Treatments and drugs

By Mayo Clinic Staff

Mild and moderate cases of small bowel prolapse typically don't need treatment. Surgery may be effective if you have advanced prolapse with bothersome symptoms. Nonsurgical approaches are available if you wish to avoid surgery, if surgery would be too risky or if you want to become pregnant in the future.

Treatment options for small bowel prolapse include:

  • Observation.

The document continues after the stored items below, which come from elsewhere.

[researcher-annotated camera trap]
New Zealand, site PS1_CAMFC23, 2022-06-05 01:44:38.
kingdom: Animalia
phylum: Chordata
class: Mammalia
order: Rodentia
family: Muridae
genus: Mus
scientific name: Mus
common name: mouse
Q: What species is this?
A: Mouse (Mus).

If your prolapse causes few or no obvious symptoms, you don't need treatment. Simple self-care measures, such as performing exercises called Kegels to strengthen your pelvic muscles, may provide symptom relief. Avoiding heavy lifting and constipation may reduce the likelihood of worsening your prolapse.
  • Pessary. A silicone, plastic or rubber device inserted into your vagina supports the bulging tissue. Pessaries come in a variety of styles and sizes. Finding the right one involves some trial and error. Your doctor measures and fits you for the device, and you learn how to insert, remove and clean it.
  • Surgery. Your surgeon can perform surgery to repair the prolapse through the vagina or abdomen, with or without robotic assistance. During the procedure, your surgeon moves the prolapsed small bowel back into place and tightens the connective tissue of your pelvic floor. Sometimes, small portions of synthetic mesh may be used to help support weakened tissues. Larger pieces of mesh are associated with mesh erosion and generally aren't recommended.

    A small bowel prolapse usually doesn't recur. However, further injury to the pelvic floor can happen with increased pelvic pressure, for instance with constipation, coughing, obesity or heavy lifting.